Document>
Closed efiop closed 3 years ago
This is a simple feature which leads to a quite a big change in API. We should think carefully if it needs to be implemented.
It is okay to be opinionated for a tool when it comes down to basic user behavior. With this kind of feature, we won't be sure anymore on what dvc run ...
actually does without asking for config. This command adds more complexity in user behavior and I don't think we should introduce additional complexity until we must (like in 1.0 release).
@dmpetrov Great point! Agreed, especially since 1.0 is not that far away and it might just be worth to release it instead of working on a special config option.
I'd also be interested in having a config option (if the maintenance burden isn't that high). It would be great to have it manually enabled by the user now and then enabled by default at 1.0.
Given the fact that its quite a big change in the API it might be worth the slower ramp rather than the hard cut-off.
I don't have a pressing use case, I just found myself typing --no-commit
very often.
I enthusiastically support this option, and honestly, I support making --no-commit
the default. The fact that DVC deviates from Git by auto-committing is quite surprising to myself and the other devs on my team. In my experience adopting DVC thus far, making DVC map more closely to Git would dramatically improve its intuitiveness and therefore ease-of-use.
It is hard to discuss whether it make sense or not to commit data files automatically, or how it deviates from Git's behavior without assuming some background knowledge on how both tools work.

Collected material>
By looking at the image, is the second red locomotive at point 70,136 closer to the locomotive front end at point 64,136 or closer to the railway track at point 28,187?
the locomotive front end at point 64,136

What is being asked> Resume the discussion of DVC's automatic committing of data files, continuing from the last sentence shown.

Result>
I'll try to put together a comparison of how DVC and Git treat commits (this is from the top of my head, so please do your regular fact & terminology check on this one):
Let's start by describing what happens when you add
something on Git and DVC.
Adding a file with Git results in storing that file in a content addressable storage located in .git/objects
:
$ git init
Initialized empty Git repository in /home/mroutis/tmp/.git/
$ echo "text" > something
$ git add something
$ tree .git/objects
.git/objects
├── 8e
│ └── 27be7d6154a1f68ea9160ef0e18691d20560dc
├── info
└── pack
$ git cat-file blob 8e27be7d6154a1f68ea9160ef0e18691d20560dc
text
In this storage (.git/objects
), Git holds several type of objects:
commits
blobs
trees
Now, when you add
something with DVC, it also stores that file in a
content addressable storage located in (.dvc/cache
):
$ dvc init --no-scm
$ echo "text" > something
$ dvc add something
$ tree .dvc/cache
.dvc/cache
└── e1
└── cbb0c3879af8347246f12c559a86b5
$ cat .dvc/cache/e1/cbb0c3879af8347246f12c559a86b5
text
This storage just holds one type of object, raw file. The dvc add
operation could be summarized like this:
file="something"
digest=$(md5sum ${file})
cache_path=".dvc/cache/${digest:0:2}/${digest:2:32}"
mv ${file} ${cache_path}
ln ${cache_path} ${file} # `cp --reflink`
Git and DVC does a bit more than just putting objects on their content addressable storage (CAS): They update their index. This is important because the index contains the necessary information to re-create the tree / working space at any given time.
Git keeps track of those files added to the CAS using the file located at .git/index
, and you can query the content with the git ls-files --stage
command.
beware, dragons ahead :dragon:
DVC doesn't have an index file per se, it is distributed among all the dvcfiles :sweat_smile: . So, and index could be viewed as: a list of path names and hash digests that maps the storage to files in the working directory.
dvcfiles have the following structure:
outs:
- md5: e1cbb0c3879af8347246f12c559a86b5
path: something
The collection of all the dvcfiles in the working directory is the index.
Then, what happens when you commit
?
When you do git commit
, you create two objects in its storage, a tree (that is like a snapshot of the current working directory) and a commit one (holding information like "when did it happen", "who's the author" and stuff like that).
This allows you to keep track of the changes and separate them with some context information (usually described in the commit message).
DVC commit
is a different story.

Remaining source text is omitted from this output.